Washington, London and other Nato states condemn Islamist extremist groups but remain silent about their regional allies’ supply of arms and volunteers.

Saudi Arabia, Qatar and other corrupt medieval kingdoms have their own reasons for wishing to overthrow the government of Bashar al-Assad.

As varied as those reasons may be, the “democratic” justifications touted by Nato leaders find no expression within them. Nor should anyone else give credibility to such notions.


The Iraq war had nothing to do with replacing dictatorship with democracy, leaving aside the bagatelle that invasion to effect regime change is a crime against international law.

That is why Blair was single-minded in insisting that the Saddam Hussein dictatorship was in breach of UN demands that it destroy its weapons of mass destruction, even though he and George W Bush knew them to be non-existent.

Their motivation was Iraq’s immense hydrocarbon assets and issues of imperialist hegemony.

Beheading Saddam’s Baathist regime, which was essentially secular, opened the way for Maliki to head a nominally inclusive government that has proven both corrupt and sectarian.

Kurdish involvement in central government has given way to efforts to establish an independent Kurdish state.

Sunni co-operation with Maliki has been scuppered by waves of state executions of political opponents denounced as “terrorists,” encouraging many Sunnis to embrace the Isil military upsurge.

Washington’s hostility to Iran’s Shiite theocracy is confounded by the reality that these are Maliki’s closest allies, forcing John Kerry to join Hague in consulting Tehran.


As welcome as it is to see world powers prioritising talks, each is more concerned with their own state interests than the plight of the Iraqi people.

The entire region is engulfed in flames because of outside interference and local leaders’ disregard for the human rights of their populations.

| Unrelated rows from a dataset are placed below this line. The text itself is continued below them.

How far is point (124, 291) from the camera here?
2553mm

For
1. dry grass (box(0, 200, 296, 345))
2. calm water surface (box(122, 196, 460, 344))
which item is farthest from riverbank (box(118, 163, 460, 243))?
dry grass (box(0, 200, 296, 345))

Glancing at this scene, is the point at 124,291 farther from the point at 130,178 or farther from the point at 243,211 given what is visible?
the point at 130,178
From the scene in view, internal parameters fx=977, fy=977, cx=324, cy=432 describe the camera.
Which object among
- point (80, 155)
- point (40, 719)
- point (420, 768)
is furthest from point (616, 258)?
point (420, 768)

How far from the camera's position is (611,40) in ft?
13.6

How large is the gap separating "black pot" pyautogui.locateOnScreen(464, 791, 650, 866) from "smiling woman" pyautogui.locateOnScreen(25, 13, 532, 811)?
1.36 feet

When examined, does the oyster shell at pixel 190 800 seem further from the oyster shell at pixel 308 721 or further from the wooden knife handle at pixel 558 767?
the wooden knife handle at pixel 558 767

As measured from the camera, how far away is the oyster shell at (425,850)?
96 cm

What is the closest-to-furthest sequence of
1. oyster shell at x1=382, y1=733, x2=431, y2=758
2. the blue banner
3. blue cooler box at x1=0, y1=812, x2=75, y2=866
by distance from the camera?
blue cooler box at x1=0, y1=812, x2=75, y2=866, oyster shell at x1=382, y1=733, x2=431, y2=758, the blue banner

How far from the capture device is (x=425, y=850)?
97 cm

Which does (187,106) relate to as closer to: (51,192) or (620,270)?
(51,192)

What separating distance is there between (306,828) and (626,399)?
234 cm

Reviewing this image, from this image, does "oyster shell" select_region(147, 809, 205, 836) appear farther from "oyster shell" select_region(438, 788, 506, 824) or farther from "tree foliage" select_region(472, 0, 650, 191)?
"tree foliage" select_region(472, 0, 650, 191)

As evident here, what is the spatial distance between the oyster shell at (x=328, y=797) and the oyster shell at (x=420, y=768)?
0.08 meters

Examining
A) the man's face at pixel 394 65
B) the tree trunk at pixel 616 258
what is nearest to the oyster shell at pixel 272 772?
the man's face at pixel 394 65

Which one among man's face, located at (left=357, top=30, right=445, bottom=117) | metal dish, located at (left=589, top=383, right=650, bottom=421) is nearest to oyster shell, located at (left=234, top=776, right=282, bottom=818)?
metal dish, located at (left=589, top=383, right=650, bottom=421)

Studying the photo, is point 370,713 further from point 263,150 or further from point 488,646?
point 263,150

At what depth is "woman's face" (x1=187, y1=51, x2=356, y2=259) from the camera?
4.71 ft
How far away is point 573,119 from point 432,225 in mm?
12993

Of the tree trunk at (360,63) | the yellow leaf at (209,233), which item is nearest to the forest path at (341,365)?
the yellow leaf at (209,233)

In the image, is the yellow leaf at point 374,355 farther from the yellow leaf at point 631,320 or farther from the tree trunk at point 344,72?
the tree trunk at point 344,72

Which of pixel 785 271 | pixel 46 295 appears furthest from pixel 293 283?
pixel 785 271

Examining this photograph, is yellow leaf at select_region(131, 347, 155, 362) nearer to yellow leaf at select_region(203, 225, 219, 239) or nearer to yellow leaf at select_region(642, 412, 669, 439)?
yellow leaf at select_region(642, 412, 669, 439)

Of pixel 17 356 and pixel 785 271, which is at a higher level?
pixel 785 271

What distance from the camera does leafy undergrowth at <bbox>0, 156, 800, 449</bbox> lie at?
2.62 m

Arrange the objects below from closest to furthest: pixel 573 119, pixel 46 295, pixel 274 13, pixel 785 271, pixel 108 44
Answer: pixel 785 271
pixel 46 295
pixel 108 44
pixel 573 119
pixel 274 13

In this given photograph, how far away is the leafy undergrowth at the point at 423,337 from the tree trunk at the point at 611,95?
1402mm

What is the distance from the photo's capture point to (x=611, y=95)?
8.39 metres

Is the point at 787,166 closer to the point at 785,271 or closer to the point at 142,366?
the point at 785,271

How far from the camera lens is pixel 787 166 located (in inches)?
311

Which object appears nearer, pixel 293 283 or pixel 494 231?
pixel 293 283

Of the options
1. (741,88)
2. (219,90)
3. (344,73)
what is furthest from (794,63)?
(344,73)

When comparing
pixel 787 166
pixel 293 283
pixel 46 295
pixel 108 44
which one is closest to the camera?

Rather than forswear immediate recourse to a bombing campaign in Iraq, imperialist states should remove their dirty hands from the throats of all countries in the region.

Their bullying interference has virtually split Iraq into three, with the Sunni north west of the country linked to Isil-dominated north-east Syria.

The defeat suffered by Nato warmongers as Parliament spurned their offer to make the situation in Syria infinitely worse has to encourage Britain’s politicians to finally learn the lessons they rejected in 2003.

They cannot claim not to have been warned about the likely outcomes. 

The Stop the War Coalition forecast today’s catalogue of catastrophe at a time when warmonger politicians were regarded by media and Parliament as worthy of attention.

They have been exposed as shameless liars and pedlars of conspiracies. Their time is past. Iraq’s future is, as it always was, best left to the Iraqi people.